Come andrebbero spesi i soldi? «Ci sono priorità più importanti del barbo canino. Ad esempio gli attracchi turistici gran parte dei quali in estate sono in secca o in condizioni pietose. Non c’è manutenzione, e non possono essere i comuni ad accollarsi le spese. E’ impensabile pagare una draga per fare la manutenzione. Ma, visto che le draghe sono ferme, questo è uno dei tanti progetti che si possono fare. Gli attracchi sono stati fatti con fondi europei, ora serve spendere per mantenerli, con una cabina di regia che si occupi di tutti gli attracchi turistici per mantenerli attivi nel periodo estivo, quello cruciale. Se invece si vuole eliminare il turismo, basta andare avanti così come si sta facendo ora».
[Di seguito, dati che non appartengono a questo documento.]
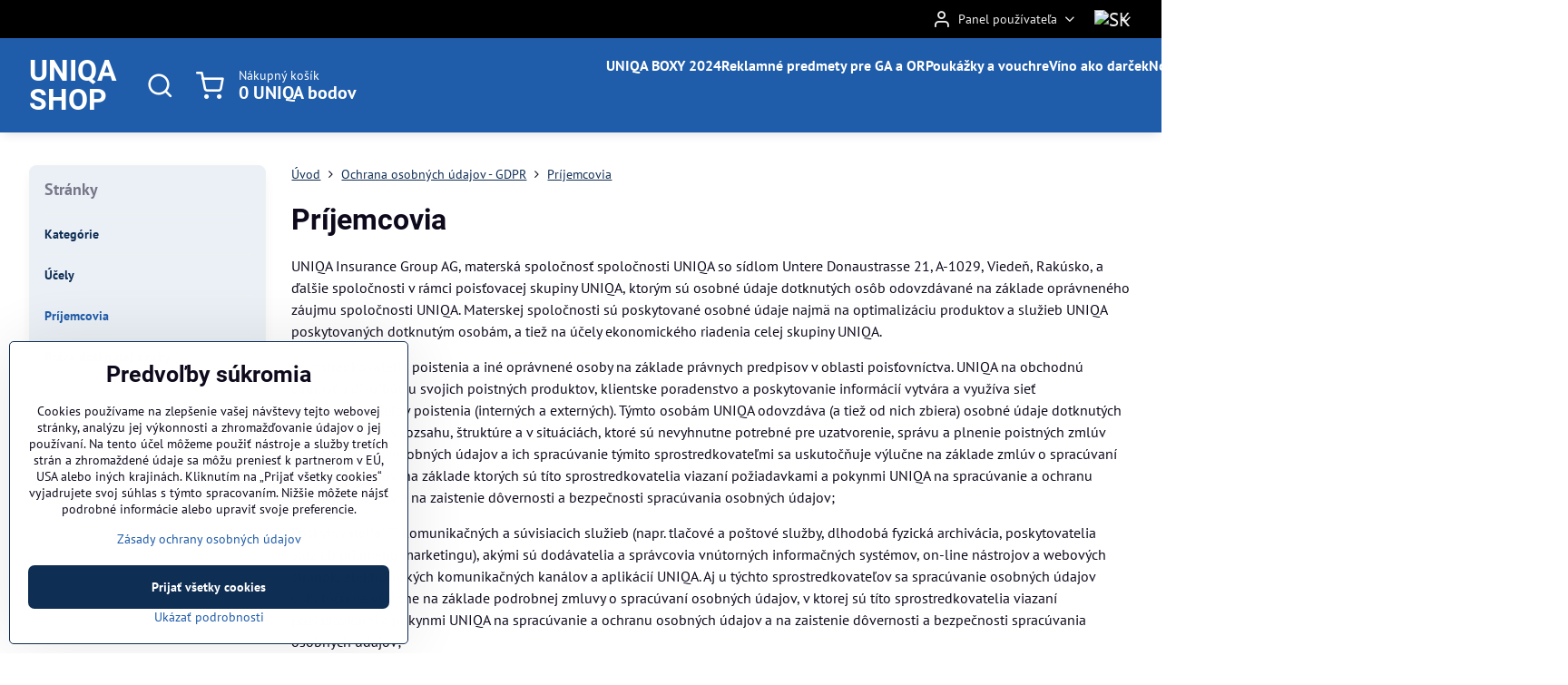

--- FILE ---
content_type: application/x-javascript
request_url: https://www.uniqashop.sk/templates/verona/script.js?v1768615599
body_size: 624
content:
$(function () {
	if ($('[data-lang-code="sk"] .s1-order').length) {
		var s1OrderEl = $('.s1-order');

		function checkAvailableCredits() {
			var paymentCBCont = $('.flox-order__section--bonus-payments .flox-ship-pay__item:not(.flox-order__no-bonus-payment)'),
				text2 = paymentCBCont.find('.flox-ship-pay__price').attr('data-price-max'),
				text1 = $('.smallCartTotal').text(),
				creditPaymentInput = paymentCBCont.find('.flox-ship-pay__input'),
				realPaymentCont = $('.s1-order-payment'),
				realPaymentInput = realPaymentCont.find('.flox-ship-pay__input').first();

			realPaymentCont.hide();

			if (text1 != text2) {
				document.querySelector('.flox-order__section--bonus-payments')?.classList?.add('s1-hasError');
				document.querySelector('.flox-order__section--bonus-payments .flox-order__section-title')?.setAttribute('data-s1-error-text', "Nemáte dostatok kreditov na realizáciu objednávky!");

				realPaymentInput.prop('checked', false);
				creditPaymentInput.prop('checked', false).prop('disabled', true).trigger('change');
				paymentCBCont.removeClass('flox-order__selectable--selected');

				$('.s1-submitCart.s1-orderStep-next').addClass('forceDisabled');
			} else if (s1OrderEl.find('.flox-order__summary-price-number.flox-order__summary-price-number--discounted-total').text() == '0 UNIQA bodov') {
				realPaymentInput.prop('checked', true);
				creditPaymentInput.prop('checked', true).trigger('change');
				paymentCBCont.addClass('flox-order__selectable--selected');
			}
		}

		checkAvailableCredits();
		s1OrderEl.one('flox:order_form_updated', function() {
			checkAvailableCredits();
			console.log('after update');
		});

		if (!$('.flox-order__section--bonus-payments').length) {
			$('.s1-orderSteps-cont .s1-coLayout-left').append('<div class="boxError"><h3>Nemáte žiadne kredity na nákup</h3></div>');
		}
	}
});
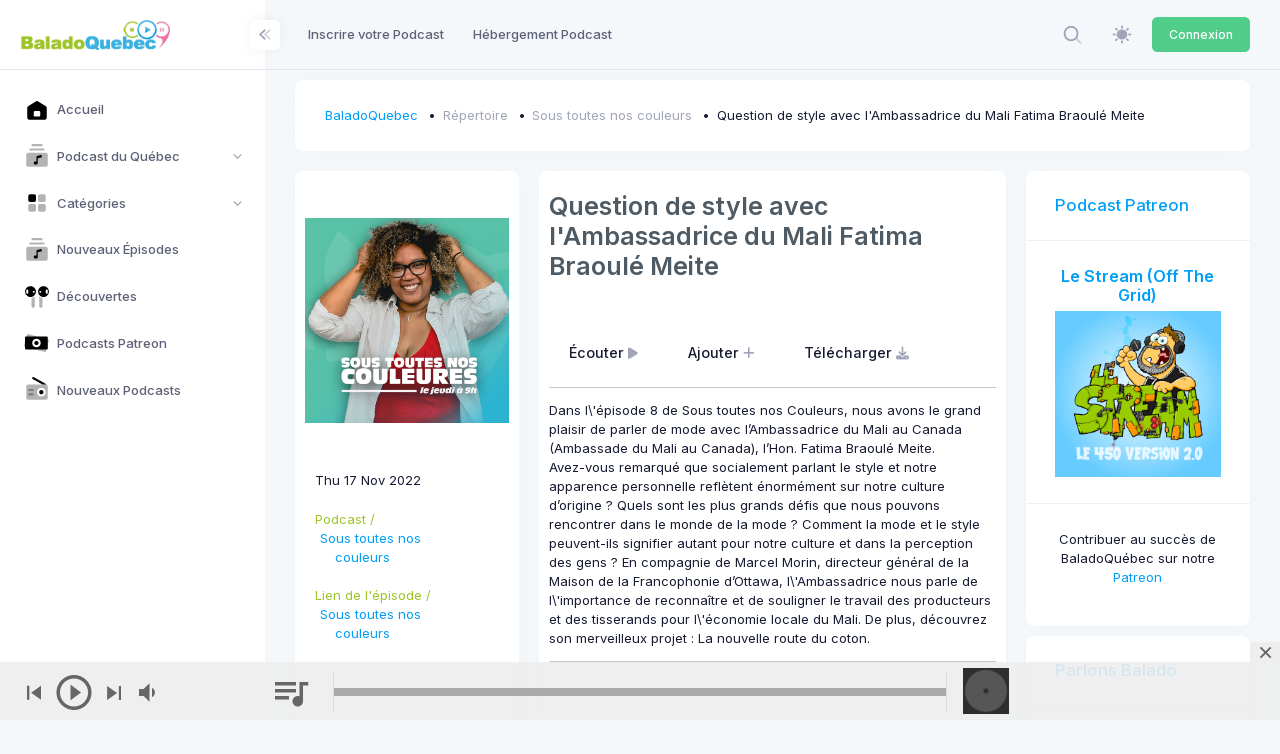

--- FILE ---
content_type: text/plain
request_url: https://www.google-analytics.com/j/collect?v=1&_v=j102&a=1343736832&t=pageview&_s=1&dl=https%3A%2F%2Fbaladoquebec.ca%2Fsous-toutes-nos-couleurs%2Fquestion-de-style-avec-lambassadrice-du-mali-fatima-braoule-meite&dp=%2Fsous-toutes-nos-couleurs%2Fquestion-de-style-avec-lambassadrice-du-mali-fatima-braoule-meite&ul=en-us%40posix&dt=BaladoQuebec%20%7C%20BaladoQuebec.CA%20%7C%20Question%20de%20style%20avec%20l%27Ambassadrice%20du%20Mali%20Fatima%20Braoul%C3%A9%20Meite&sr=1280x720&vp=1280x720&_u=IEBAAEABAAAAACAAI~&jid=152043013&gjid=1655491191&cid=124817290.1769713486&tid=UA-24298507-1&_gid=1459921241.1769713486&_r=1&_slc=1&z=1833745891
body_size: -450
content:
2,cG-8E3MH41TEX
Le condizioni ambientali però negli ultimi anni sono migliorate. «Un miglioramento c’è stato, ma soldi e progetti andrebbero fatti ascoltando anche la base, chi sul fiume c’è quotidianamente, non solo io, e le sue problematiche. Ad esempio la guida di pesca è una figura che in Italia non esiste. Io ho scritto a tanti enti per istituire questa figura turistica, di fatto mi sono incoronato tale ma la figura non esiste. Dunque, ben venga l’accordo regionale con la cabina di regia, ma deve avere iun cordone ambelicale con la base, sennò rischiamo che a decidere siano persone che il fiume l’hanno visto solo sui documentari, col rischio che facciano azioni negative. Ci devono ascoltare, sennò il già poco turismo sarà un capitolo chiuso, e lo affideremo a tedeschi e austriaci che sul fiume ci sono da 15 anni, e forse il 20% di loro è sconosciuto al nostro fisco. Io ho la barca targata, di loro mezzi con licenza di navigazione non ne vedo».

Chiudiamo con l’Acquario del Po, una struttura unica e importante, ma la cui sopravvivenza non è scontata. Solo qualche mese fa è arrivata una multa di 30mila euro al Comune di Motta Baluffi, proprietario.  «Per la Forestale, che ha dato la multa, siamo uno zoo e non un acquario didattico. Già è difficile mantenere in piedi questa piccola realtà, che però è l’unica forma didattica di conoscenza sul fiume, ora senza aiuti rischiamo di chiudere. Anche in questo caso, non si può lasciare che a fronteggiare le spese sia un piccolo comune privo di risorse».